(What to work on) From the records that follow, copy every line in which "United" appears.

Extracted data entries

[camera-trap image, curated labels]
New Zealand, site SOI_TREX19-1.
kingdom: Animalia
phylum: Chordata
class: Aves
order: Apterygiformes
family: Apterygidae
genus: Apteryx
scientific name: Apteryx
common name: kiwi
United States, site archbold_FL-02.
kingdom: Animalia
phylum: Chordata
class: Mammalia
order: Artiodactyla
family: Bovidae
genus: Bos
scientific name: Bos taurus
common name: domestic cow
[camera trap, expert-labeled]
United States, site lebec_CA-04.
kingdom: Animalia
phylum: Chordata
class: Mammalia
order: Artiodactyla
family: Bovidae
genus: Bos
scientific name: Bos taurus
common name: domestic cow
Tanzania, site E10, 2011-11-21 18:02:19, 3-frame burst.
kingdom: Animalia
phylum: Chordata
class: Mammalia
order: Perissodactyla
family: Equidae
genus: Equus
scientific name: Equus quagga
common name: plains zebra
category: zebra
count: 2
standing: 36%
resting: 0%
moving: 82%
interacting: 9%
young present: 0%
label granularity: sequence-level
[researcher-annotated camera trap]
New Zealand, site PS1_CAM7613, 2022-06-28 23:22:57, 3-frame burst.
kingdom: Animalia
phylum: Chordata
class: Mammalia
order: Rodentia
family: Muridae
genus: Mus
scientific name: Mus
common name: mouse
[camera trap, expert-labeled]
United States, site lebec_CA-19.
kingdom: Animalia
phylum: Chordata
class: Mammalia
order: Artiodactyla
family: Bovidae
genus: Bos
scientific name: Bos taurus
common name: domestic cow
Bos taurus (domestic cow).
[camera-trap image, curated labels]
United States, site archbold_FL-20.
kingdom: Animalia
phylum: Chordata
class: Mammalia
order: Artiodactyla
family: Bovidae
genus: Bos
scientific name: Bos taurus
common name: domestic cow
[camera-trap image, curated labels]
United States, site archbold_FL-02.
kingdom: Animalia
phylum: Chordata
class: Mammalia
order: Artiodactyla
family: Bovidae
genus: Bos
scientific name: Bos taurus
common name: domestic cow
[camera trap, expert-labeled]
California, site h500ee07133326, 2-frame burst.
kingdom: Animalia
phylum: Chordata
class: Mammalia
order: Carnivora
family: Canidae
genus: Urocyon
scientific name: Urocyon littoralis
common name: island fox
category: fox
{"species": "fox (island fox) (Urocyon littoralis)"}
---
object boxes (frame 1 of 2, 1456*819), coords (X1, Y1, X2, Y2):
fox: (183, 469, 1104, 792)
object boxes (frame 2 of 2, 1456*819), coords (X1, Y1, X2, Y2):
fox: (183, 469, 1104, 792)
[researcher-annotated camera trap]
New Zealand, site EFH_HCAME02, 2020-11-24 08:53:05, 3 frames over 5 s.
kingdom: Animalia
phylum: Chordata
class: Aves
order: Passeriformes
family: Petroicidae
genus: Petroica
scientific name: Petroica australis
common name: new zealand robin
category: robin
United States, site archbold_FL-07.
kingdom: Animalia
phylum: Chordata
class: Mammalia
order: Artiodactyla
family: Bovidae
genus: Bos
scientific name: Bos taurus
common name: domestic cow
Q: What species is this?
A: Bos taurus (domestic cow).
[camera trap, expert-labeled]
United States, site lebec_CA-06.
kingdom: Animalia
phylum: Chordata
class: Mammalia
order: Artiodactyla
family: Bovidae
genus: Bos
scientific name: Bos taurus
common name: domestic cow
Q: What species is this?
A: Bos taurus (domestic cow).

(Response to this exercise)
United States, site archbold_FL-02.
United States, site lebec_CA-04.
United States, site lebec_CA-19.
United States, site archbold_FL-20.
United States, site archbold_FL-02.
United States, site archbold_FL-07.
United States, site lebec_CA-06.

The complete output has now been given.